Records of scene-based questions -
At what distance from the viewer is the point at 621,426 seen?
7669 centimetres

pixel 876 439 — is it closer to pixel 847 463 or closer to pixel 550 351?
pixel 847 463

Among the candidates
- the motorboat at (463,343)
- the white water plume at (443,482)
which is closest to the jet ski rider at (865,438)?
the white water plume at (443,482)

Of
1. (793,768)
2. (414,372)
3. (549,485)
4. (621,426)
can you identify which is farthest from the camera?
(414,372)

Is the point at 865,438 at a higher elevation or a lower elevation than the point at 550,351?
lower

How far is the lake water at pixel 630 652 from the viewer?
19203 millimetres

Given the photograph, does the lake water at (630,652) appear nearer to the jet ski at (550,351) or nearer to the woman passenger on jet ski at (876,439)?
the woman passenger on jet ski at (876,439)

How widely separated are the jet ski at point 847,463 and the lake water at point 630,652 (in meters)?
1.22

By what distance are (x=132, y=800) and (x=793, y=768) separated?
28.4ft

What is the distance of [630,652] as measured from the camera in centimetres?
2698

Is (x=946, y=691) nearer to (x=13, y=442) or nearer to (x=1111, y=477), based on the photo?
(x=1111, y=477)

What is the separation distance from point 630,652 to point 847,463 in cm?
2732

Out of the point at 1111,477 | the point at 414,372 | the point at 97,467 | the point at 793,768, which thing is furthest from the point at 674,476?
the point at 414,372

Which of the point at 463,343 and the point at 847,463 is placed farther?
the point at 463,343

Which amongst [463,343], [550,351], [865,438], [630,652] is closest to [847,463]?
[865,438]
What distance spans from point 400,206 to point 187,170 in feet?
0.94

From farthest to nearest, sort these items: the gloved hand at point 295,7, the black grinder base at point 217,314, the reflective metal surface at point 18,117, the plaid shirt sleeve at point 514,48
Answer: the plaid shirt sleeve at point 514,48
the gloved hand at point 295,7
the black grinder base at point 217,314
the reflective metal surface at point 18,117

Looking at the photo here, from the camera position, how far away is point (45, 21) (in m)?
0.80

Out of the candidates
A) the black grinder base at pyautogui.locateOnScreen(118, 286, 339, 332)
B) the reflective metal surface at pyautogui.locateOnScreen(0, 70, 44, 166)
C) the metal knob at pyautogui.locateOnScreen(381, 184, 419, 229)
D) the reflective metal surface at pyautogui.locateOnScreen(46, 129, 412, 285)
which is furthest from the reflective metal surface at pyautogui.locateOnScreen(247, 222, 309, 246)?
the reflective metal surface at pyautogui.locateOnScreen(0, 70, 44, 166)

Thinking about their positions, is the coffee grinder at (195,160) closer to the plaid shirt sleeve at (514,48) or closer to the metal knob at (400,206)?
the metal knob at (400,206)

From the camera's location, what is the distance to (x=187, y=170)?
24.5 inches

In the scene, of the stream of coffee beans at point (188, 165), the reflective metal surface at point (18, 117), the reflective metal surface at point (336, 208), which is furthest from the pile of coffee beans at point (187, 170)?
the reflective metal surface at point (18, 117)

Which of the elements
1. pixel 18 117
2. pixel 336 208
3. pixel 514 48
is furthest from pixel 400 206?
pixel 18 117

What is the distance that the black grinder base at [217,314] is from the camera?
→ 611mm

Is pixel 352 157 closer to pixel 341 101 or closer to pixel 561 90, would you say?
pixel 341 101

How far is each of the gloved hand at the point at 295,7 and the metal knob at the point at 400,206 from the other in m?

Objective -
Edit the entries above so that every instance of "lake water" reads "open water", and leave all other text unchanged.

Output of the task -
At what distance from the viewer is the point at 621,426 seen?
7669 centimetres

pixel 876 439 — is it closer to pixel 847 463 or closer to pixel 550 351?
pixel 847 463

Among the candidates
- the motorboat at (463,343)
- the white water plume at (443,482)
which is closest to the jet ski rider at (865,438)?
the white water plume at (443,482)

Of
1. (793,768)
2. (414,372)
3. (549,485)
4. (621,426)
can you identify which is farthest from the camera?
(414,372)

Is the point at 865,438 at a higher elevation or a lower elevation than the point at 550,351?
lower

How far is the open water at pixel 630 652 from the viewer?
19203 millimetres

Given the photograph, does the open water at (630,652) appear nearer to the jet ski at (550,351) or nearer to the woman passenger on jet ski at (876,439)?
the woman passenger on jet ski at (876,439)

How widely separated are the jet ski at point 847,463 and the open water at point 630,652 (in meters)?
1.22

By what distance are (x=132, y=800) and (x=793, y=768) separated?
28.4ft

What is the distance of [630,652] as measured from the camera in centimetres?
2698

Is (x=946, y=691) nearer to (x=13, y=442) or nearer to (x=1111, y=477), based on the photo?
(x=1111, y=477)

What is the separation distance from point 630,652 to point 847,463 in cm?
2732

Out of the point at 1111,477 | the point at 414,372 | the point at 97,467 | the point at 793,768, which thing is furthest from the point at 674,476?
the point at 414,372

Which of the point at 463,343 and the point at 847,463 is placed farther?
the point at 463,343

Which amongst [463,343], [550,351], [865,438], [630,652] is closest to [847,463]?
[865,438]
What distance spans from point 400,206 to point 187,170 in feet?
0.94

From farthest to nearest, sort these items: the gloved hand at point 295,7, the black grinder base at point 217,314, the reflective metal surface at point 18,117, the plaid shirt sleeve at point 514,48
Answer: the plaid shirt sleeve at point 514,48
the gloved hand at point 295,7
the black grinder base at point 217,314
the reflective metal surface at point 18,117

Looking at the photo here, from the camera position, how far away is point (45, 21) (in m)?
0.80

Out of the candidates
A) the black grinder base at pyautogui.locateOnScreen(118, 286, 339, 332)
B) the reflective metal surface at pyautogui.locateOnScreen(0, 70, 44, 166)
C) the metal knob at pyautogui.locateOnScreen(381, 184, 419, 229)
D) the reflective metal surface at pyautogui.locateOnScreen(46, 129, 412, 285)
which is furthest from the reflective metal surface at pyautogui.locateOnScreen(247, 222, 309, 246)?
the reflective metal surface at pyautogui.locateOnScreen(0, 70, 44, 166)

Thinking about their positions, is the coffee grinder at (195,160) closer to the plaid shirt sleeve at (514,48) or closer to the metal knob at (400,206)?
the metal knob at (400,206)

From the camera's location, what is the distance to (x=187, y=170)?
24.5 inches

In the scene, of the stream of coffee beans at point (188, 165), the reflective metal surface at point (18, 117), the reflective metal surface at point (336, 208), which is furthest from the pile of coffee beans at point (187, 170)?
the reflective metal surface at point (18, 117)

Which of the elements
1. pixel 18 117
2. pixel 336 208
3. pixel 514 48
is furthest from pixel 400 206?
pixel 18 117

What is the distance that the black grinder base at [217,314] is from the camera?
→ 611mm

Is pixel 352 157 closer to pixel 341 101 or closer to pixel 561 90, would you say?
pixel 341 101

How far is each of the gloved hand at the point at 295,7 and the metal knob at the point at 400,206 from the other in m?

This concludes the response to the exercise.